5. What are three things about drones that readers of the blog may not already know?

I’ll tell my favorite historical story about drones. In the 1910s or 1920s, a man named Reginald Denny, a veteran of Britain’s Royal Flying Corps, moved to Hollywood to pursue acting. He found initial success in the silent film industry, and, by the late 1920s, he was acting regularly in films with sound. By 1934, he opened a hobby shop for remote-controlled aircraft, and, over time, started making unmanned machines that could be used for training gunners—these drones were for target practice, in other words. The U.S. Army gave him a contract, and Denny’s company manufactured thousands of drones for them.So someone who was acting in films with Katherine Hepburn (like The Little Minister) and Laurence Olivier (like Alfred Hitchcock’s Rebecca) was, at the same time, manufacturing military-grade target drones for the Army during the earliest days of World War II. His company was bought by Northrop, which eventually became Northrop Grumman, in the early 1950s.Denny’s last film role was about 15 years later: he played Commodore Schmidlapp in the 1966 Batman movie starring Adam West.As if all that weren’t weird enough, one of Denny’s employees was a woman named Norma Jeane, also known as Marilyn Monroe. She was discovered, so the story goes, after a young Army captain named Ronald Reagan (yes, that Ronald Reagan) assigned a photographer to snap some photos of her assembling the drones to celebrate America’s industrial power, and convinced her to become a model. The rest, as they say, is history.

5. How do you see your work fitting in with broader conversations in academia and beyond?

I see this work as an extension of a long impulse in American Studies to excavate the cultural significance of everyday life and culture: the media we consume, the toys we play with, the marketing we encounter. My work also builds from and upon an increasing scholarly concern with interiority—the beliefs, feelings, and subjectivities we all have—that emerged in the 1980s and 1990s with the rise of subdisciplines like affect theory, for instance. This growing academic impulse to understand what makes people tick and why people feel the way they do undergirded my approach in this project.

6.   As a now-decorated graduate of the UT AMS PhD program, do you have any sage advice for graduate or undergraduate students in American Studies, or the humanities more generally?

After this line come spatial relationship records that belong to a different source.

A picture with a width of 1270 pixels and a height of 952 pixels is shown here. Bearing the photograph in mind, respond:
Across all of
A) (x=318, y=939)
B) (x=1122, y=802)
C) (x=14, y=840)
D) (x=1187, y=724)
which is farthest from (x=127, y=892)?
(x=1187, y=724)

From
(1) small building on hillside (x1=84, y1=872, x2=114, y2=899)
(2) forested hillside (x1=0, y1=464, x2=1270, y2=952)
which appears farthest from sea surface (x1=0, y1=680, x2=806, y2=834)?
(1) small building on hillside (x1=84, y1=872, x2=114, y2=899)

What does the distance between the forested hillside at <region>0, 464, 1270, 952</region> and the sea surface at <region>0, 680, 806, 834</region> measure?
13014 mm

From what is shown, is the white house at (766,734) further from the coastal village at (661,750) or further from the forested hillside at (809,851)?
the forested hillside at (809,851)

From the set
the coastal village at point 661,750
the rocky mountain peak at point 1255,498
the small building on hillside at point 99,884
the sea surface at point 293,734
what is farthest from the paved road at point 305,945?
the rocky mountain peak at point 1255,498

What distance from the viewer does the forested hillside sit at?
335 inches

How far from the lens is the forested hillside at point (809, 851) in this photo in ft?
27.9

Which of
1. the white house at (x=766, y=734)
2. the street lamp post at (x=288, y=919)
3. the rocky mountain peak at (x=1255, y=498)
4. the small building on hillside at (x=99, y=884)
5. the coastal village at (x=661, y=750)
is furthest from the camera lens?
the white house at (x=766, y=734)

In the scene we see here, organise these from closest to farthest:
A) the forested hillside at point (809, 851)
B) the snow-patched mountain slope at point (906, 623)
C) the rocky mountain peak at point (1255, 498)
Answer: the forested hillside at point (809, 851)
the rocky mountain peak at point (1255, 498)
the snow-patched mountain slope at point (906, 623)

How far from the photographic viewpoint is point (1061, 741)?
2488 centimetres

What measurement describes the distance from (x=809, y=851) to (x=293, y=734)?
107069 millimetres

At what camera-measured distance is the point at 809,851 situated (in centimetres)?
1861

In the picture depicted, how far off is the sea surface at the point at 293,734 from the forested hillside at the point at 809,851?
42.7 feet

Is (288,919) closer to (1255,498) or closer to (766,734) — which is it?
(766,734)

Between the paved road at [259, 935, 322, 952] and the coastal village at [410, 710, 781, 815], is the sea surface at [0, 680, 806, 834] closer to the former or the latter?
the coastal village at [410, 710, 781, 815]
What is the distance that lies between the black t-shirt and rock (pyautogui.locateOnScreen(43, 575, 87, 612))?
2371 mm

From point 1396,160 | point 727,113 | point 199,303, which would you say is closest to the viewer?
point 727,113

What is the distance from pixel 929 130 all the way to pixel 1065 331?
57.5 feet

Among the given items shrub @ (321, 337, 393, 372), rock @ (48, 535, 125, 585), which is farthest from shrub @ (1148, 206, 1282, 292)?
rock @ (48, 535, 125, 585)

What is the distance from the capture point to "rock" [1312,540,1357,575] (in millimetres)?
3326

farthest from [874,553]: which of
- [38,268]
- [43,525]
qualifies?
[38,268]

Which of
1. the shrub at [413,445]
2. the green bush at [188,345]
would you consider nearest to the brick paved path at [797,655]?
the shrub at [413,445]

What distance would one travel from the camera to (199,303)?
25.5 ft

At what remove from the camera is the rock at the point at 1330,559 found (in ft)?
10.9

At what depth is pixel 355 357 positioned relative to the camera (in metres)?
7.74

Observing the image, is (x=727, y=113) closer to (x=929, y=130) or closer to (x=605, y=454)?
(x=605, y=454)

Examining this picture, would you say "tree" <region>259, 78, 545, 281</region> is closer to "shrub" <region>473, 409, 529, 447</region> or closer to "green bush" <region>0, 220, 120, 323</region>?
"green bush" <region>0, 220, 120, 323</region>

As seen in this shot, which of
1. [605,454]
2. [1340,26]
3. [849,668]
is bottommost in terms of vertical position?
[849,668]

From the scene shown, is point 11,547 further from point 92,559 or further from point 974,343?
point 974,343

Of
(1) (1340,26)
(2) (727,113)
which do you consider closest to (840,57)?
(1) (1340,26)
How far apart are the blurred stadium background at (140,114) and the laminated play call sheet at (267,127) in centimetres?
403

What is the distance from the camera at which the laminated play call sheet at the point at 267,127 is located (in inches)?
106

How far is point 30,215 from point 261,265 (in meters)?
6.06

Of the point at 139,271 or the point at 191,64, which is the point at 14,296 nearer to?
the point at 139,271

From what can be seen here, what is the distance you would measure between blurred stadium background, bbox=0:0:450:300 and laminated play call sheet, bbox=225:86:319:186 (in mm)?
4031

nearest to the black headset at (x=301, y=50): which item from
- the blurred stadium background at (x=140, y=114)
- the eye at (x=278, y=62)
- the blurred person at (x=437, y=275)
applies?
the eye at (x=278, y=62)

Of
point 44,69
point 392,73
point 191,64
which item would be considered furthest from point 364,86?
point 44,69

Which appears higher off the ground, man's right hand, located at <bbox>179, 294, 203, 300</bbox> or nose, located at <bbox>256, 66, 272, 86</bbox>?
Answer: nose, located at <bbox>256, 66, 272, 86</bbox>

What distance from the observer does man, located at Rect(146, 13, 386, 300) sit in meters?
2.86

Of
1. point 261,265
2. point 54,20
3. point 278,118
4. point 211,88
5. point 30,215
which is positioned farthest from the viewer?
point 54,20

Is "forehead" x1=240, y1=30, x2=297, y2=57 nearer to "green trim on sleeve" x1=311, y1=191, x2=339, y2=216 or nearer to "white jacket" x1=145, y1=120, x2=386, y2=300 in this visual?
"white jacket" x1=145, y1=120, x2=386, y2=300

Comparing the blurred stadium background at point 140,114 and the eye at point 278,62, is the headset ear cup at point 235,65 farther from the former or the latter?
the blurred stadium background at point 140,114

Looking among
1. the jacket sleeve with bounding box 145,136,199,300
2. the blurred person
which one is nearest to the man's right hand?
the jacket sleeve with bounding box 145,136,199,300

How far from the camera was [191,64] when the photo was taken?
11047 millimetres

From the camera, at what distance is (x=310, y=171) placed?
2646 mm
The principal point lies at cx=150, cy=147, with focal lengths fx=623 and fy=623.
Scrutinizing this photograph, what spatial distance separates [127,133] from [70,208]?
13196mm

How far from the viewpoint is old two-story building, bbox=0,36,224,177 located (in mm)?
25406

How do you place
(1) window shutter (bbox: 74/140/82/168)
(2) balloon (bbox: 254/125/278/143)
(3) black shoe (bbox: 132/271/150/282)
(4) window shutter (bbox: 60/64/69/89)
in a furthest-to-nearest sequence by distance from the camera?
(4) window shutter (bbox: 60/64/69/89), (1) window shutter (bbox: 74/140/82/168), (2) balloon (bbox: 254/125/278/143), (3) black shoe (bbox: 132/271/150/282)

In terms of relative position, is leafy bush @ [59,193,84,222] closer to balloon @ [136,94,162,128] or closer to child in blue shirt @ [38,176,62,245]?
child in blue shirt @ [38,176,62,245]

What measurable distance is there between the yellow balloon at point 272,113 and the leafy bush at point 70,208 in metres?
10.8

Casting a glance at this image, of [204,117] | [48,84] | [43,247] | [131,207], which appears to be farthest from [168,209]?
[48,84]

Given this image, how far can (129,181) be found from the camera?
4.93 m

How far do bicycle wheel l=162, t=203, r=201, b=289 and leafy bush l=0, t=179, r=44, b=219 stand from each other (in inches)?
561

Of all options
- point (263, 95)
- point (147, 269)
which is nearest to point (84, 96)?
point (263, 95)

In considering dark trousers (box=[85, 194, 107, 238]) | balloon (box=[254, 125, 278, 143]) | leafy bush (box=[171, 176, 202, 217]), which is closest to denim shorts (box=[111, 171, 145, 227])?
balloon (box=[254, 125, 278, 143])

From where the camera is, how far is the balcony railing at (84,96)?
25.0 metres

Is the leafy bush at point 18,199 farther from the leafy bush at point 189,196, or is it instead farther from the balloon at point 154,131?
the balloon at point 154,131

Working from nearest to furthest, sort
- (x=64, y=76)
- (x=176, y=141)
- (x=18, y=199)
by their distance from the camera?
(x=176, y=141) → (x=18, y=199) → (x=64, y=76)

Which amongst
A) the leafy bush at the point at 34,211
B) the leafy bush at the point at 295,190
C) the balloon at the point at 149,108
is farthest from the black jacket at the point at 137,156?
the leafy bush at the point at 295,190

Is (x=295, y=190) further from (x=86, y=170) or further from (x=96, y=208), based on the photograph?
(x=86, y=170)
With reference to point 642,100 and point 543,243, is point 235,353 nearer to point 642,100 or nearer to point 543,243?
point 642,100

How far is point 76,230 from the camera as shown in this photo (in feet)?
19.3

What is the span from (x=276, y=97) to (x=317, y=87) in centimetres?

Yes! Say “yes” as much as you can without overworking yourself. Broaden your skill set, your network, and your body of interests. There are so many fascinating people at UT (and beyond) to connect with, and so many opportunities in front of you to develop new skills and interests. Push yourself to do something that isn’t your dissertation or your class work. Even if you can’t devote a huge amount of time to endeavors beyond your core academic work, it’s healthy to engage in a diverse variety of projects—and those ancillary activities will likely confer benefits in the long run that you never anticipated.

7. What projects are you excited to work on in the future?

First things first, I’m excited to turn this project into a fully-fledged book. I’m also increasingly interested in the culture of hacking and cybersecurity, and anticipate a second research project about emotionally-charged rhetoric about violation, security, and protection that has come to infuse any discourse about cybersecurity. I imagine I’ll always want to study politically and culturally hot topics.